--- START OF Data ---
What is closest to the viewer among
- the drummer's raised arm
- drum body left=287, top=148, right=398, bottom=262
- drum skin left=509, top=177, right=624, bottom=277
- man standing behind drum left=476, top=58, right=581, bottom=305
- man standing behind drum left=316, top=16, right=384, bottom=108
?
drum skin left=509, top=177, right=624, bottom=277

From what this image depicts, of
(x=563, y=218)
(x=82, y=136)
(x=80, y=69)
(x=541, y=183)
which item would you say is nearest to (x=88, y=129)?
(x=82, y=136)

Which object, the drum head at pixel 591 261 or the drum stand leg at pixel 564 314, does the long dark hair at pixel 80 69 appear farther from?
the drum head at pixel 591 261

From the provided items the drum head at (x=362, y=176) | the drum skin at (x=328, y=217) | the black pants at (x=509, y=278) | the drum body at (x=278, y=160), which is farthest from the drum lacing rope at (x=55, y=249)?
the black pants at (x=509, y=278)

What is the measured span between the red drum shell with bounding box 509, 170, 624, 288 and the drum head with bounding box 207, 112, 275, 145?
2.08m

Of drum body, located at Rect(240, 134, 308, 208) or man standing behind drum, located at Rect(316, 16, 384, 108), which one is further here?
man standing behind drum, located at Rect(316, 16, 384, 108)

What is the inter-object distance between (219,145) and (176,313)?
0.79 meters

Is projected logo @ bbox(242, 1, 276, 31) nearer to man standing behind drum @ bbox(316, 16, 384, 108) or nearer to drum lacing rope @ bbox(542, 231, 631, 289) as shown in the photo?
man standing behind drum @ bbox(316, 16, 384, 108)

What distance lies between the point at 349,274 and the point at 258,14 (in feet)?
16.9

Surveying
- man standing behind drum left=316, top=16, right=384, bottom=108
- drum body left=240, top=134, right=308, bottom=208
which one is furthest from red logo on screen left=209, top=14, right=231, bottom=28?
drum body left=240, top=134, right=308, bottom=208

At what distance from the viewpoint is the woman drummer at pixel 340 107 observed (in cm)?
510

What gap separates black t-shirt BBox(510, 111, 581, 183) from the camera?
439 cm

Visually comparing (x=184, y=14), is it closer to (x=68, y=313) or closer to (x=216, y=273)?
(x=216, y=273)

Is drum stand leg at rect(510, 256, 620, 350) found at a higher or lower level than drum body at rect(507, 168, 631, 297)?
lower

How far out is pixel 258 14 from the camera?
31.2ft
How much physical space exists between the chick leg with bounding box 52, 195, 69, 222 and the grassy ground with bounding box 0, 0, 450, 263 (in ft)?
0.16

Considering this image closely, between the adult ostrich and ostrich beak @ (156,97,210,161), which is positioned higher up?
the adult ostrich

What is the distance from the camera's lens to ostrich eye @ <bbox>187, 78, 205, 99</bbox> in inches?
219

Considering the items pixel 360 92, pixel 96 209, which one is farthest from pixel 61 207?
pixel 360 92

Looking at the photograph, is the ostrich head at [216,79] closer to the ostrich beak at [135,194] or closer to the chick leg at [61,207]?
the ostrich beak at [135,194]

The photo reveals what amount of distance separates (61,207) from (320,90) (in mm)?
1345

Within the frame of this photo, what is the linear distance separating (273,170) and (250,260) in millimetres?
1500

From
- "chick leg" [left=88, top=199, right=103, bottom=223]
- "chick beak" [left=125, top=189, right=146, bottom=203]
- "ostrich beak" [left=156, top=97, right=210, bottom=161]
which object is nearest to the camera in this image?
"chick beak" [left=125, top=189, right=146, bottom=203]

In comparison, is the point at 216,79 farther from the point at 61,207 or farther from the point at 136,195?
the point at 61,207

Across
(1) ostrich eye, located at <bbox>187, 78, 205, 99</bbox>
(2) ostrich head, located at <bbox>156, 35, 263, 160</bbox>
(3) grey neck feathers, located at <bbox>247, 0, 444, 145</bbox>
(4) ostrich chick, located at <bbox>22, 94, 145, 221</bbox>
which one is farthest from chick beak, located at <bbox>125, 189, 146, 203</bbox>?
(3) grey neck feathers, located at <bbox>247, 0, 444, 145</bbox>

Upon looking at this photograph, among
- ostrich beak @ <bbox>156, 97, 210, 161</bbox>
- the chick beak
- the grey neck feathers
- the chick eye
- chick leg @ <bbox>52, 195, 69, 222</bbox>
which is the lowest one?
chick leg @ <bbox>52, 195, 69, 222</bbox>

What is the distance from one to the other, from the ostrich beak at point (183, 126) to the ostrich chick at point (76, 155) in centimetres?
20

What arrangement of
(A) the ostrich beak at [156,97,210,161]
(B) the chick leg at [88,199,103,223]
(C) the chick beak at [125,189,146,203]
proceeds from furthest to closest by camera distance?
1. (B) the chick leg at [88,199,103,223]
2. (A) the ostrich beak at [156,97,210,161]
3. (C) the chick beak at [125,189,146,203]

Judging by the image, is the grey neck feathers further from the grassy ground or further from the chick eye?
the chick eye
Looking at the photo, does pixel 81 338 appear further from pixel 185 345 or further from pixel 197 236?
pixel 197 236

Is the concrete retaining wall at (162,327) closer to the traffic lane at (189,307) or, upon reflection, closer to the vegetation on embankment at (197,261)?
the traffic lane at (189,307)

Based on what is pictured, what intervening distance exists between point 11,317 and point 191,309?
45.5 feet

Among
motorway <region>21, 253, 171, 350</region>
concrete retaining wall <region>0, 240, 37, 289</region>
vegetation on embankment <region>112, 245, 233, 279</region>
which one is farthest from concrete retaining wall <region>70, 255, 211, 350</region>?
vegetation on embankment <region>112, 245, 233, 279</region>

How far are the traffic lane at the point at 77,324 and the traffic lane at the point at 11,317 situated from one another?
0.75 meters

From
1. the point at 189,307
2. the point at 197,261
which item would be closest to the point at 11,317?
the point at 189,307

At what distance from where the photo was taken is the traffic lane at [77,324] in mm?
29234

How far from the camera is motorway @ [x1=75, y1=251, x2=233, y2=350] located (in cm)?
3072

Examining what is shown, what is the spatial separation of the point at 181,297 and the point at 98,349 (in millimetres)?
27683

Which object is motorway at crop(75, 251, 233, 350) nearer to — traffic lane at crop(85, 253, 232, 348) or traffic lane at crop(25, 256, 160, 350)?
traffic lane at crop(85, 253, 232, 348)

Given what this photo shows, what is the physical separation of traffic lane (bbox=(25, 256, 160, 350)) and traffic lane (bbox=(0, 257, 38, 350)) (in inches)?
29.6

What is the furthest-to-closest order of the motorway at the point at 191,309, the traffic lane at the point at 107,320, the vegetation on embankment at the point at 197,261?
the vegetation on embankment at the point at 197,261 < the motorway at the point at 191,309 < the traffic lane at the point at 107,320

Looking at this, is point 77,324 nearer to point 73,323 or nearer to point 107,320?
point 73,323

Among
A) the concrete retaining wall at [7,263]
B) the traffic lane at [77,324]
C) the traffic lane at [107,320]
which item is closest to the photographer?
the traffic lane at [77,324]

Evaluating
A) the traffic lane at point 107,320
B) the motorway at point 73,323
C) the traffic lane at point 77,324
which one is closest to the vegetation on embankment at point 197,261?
--- END OF Data ---
» **Stated problem**: Type the whole listing again, unaltered.

» **Written reply**:
What is closest to the viewer among
- the drummer's raised arm
- drum body left=287, top=148, right=398, bottom=262
- drum skin left=509, top=177, right=624, bottom=277
- man standing behind drum left=476, top=58, right=581, bottom=305
- man standing behind drum left=316, top=16, right=384, bottom=108
?
drum skin left=509, top=177, right=624, bottom=277

From what this image depicts, of
(x=563, y=218)
(x=82, y=136)
(x=80, y=69)
(x=541, y=183)
which item would you say is nearest to (x=88, y=129)?
(x=82, y=136)

Which object, the drum head at pixel 591 261 or the drum stand leg at pixel 564 314, does the long dark hair at pixel 80 69 appear farther from?
the drum head at pixel 591 261

From the provided items the drum head at (x=362, y=176) | the drum skin at (x=328, y=217) | the black pants at (x=509, y=278) | the drum body at (x=278, y=160), which is farthest from the drum lacing rope at (x=55, y=249)?
the black pants at (x=509, y=278)

What is the measured span between the red drum shell with bounding box 509, 170, 624, 288 and the drum head with bounding box 207, 112, 275, 145?
2.08m

Of drum body, located at Rect(240, 134, 308, 208) or man standing behind drum, located at Rect(316, 16, 384, 108), which one is further here?
man standing behind drum, located at Rect(316, 16, 384, 108)

What is the inter-object distance between (219,145) and (176,313)?
0.79 meters

Is projected logo @ bbox(242, 1, 276, 31) nearer to man standing behind drum @ bbox(316, 16, 384, 108) or nearer to drum lacing rope @ bbox(542, 231, 631, 289) as shown in the photo?
man standing behind drum @ bbox(316, 16, 384, 108)

What distance lies between the point at 349,274 and the point at 258,14 (in feet)?
16.9

Surveying
- man standing behind drum left=316, top=16, right=384, bottom=108
- drum body left=240, top=134, right=308, bottom=208
which one is furthest from red logo on screen left=209, top=14, right=231, bottom=28?
drum body left=240, top=134, right=308, bottom=208

At what distance from the viewpoint is the woman drummer at pixel 340 107 observed (in cm)?
510

What gap separates black t-shirt BBox(510, 111, 581, 183) from the camera?
439 cm

Visually comparing (x=184, y=14), is it closer to (x=68, y=313) or closer to (x=216, y=273)?
(x=216, y=273)

Is drum stand leg at rect(510, 256, 620, 350) found at a higher or lower level than drum body at rect(507, 168, 631, 297)?
lower

How far out is pixel 258 14 from the camera?
31.2ft
How much physical space exists between the chick leg with bounding box 52, 195, 69, 222 and the grassy ground with bounding box 0, 0, 450, 263 (in ft)?
0.16

Considering this image closely, between the adult ostrich and ostrich beak @ (156,97,210,161), which is positioned higher up?
the adult ostrich

What is the distance from the camera's lens to ostrich eye @ <bbox>187, 78, 205, 99</bbox> in inches?
219

Considering the items pixel 360 92, pixel 96 209, which one is farthest from pixel 61 207?
pixel 360 92

Looking at the photograph, is the ostrich head at [216,79] closer to the ostrich beak at [135,194] or closer to the chick leg at [61,207]?
the ostrich beak at [135,194]

The photo reveals what amount of distance separates (61,207) from (320,90) (in mm)?
1345

Within the frame of this photo, what is the linear distance separating (273,170) and (250,260) in millimetres?
1500

From
- "chick leg" [left=88, top=199, right=103, bottom=223]
- "chick beak" [left=125, top=189, right=146, bottom=203]
- "ostrich beak" [left=156, top=97, right=210, bottom=161]
which object is nearest to the camera in this image?
"chick beak" [left=125, top=189, right=146, bottom=203]

In comparison, is the point at 216,79 farther from the point at 61,207 or farther from the point at 136,195?
the point at 61,207

Across
(1) ostrich eye, located at <bbox>187, 78, 205, 99</bbox>
(2) ostrich head, located at <bbox>156, 35, 263, 160</bbox>
(3) grey neck feathers, located at <bbox>247, 0, 444, 145</bbox>
(4) ostrich chick, located at <bbox>22, 94, 145, 221</bbox>
which one is farthest from chick beak, located at <bbox>125, 189, 146, 203</bbox>?
(3) grey neck feathers, located at <bbox>247, 0, 444, 145</bbox>

Upon looking at this photograph, among
- ostrich beak @ <bbox>156, 97, 210, 161</bbox>
- the chick beak
- the grey neck feathers
- the chick eye
- chick leg @ <bbox>52, 195, 69, 222</bbox>
which is the lowest one?
chick leg @ <bbox>52, 195, 69, 222</bbox>

What is the distance from one to the other, from the ostrich beak at point (183, 126) to the ostrich chick at point (76, 155) in centimetres?
20

What arrangement of
(A) the ostrich beak at [156,97,210,161]
(B) the chick leg at [88,199,103,223]
(C) the chick beak at [125,189,146,203]
proceeds from furthest to closest by camera distance?
1. (B) the chick leg at [88,199,103,223]
2. (A) the ostrich beak at [156,97,210,161]
3. (C) the chick beak at [125,189,146,203]

Judging by the image, is the grey neck feathers further from the grassy ground or further from the chick eye?
the chick eye
Looking at the photo, does pixel 81 338 appear further from pixel 185 345 or further from pixel 197 236?
pixel 197 236

Is the concrete retaining wall at (162,327) closer to the traffic lane at (189,307) or, upon reflection, closer to the vegetation on embankment at (197,261)?
the traffic lane at (189,307)

Based on what is pictured, what intervening distance exists between point 11,317 and point 191,309?
45.5 feet

Among
motorway <region>21, 253, 171, 350</region>
concrete retaining wall <region>0, 240, 37, 289</region>
vegetation on embankment <region>112, 245, 233, 279</region>
which one is farthest from concrete retaining wall <region>70, 255, 211, 350</region>?
vegetation on embankment <region>112, 245, 233, 279</region>

How far are the traffic lane at the point at 77,324 and the traffic lane at the point at 11,317 situated from one another?
0.75 meters

From
1. the point at 189,307
2. the point at 197,261
which item would be closest to the point at 11,317?
the point at 189,307

At what distance from where the photo was taken is the traffic lane at [77,324] in mm?
29234

How far from the camera is motorway @ [x1=75, y1=251, x2=233, y2=350] located (in cm)?
3072

Examining what is shown, what is the spatial separation of the point at 181,297 and the point at 98,349 (in millimetres)?
27683

Which object is motorway at crop(75, 251, 233, 350) nearer to — traffic lane at crop(85, 253, 232, 348) or traffic lane at crop(25, 256, 160, 350)?
traffic lane at crop(85, 253, 232, 348)

Given what this photo shows, what is the physical separation of traffic lane (bbox=(25, 256, 160, 350)) and traffic lane (bbox=(0, 257, 38, 350)) (in inches)?
29.6

What is the furthest-to-closest order of the motorway at the point at 191,309, the traffic lane at the point at 107,320, the vegetation on embankment at the point at 197,261?
the vegetation on embankment at the point at 197,261 < the motorway at the point at 191,309 < the traffic lane at the point at 107,320

Looking at this, is point 77,324 nearer to point 73,323 or nearer to point 107,320?
point 73,323

Among
A) the concrete retaining wall at [7,263]
B) the traffic lane at [77,324]
C) the traffic lane at [107,320]
which item is closest to the photographer?
the traffic lane at [77,324]

Evaluating
A) the traffic lane at point 107,320
B) the motorway at point 73,323
C) the traffic lane at point 77,324
which one is closest to the vegetation on embankment at point 197,261?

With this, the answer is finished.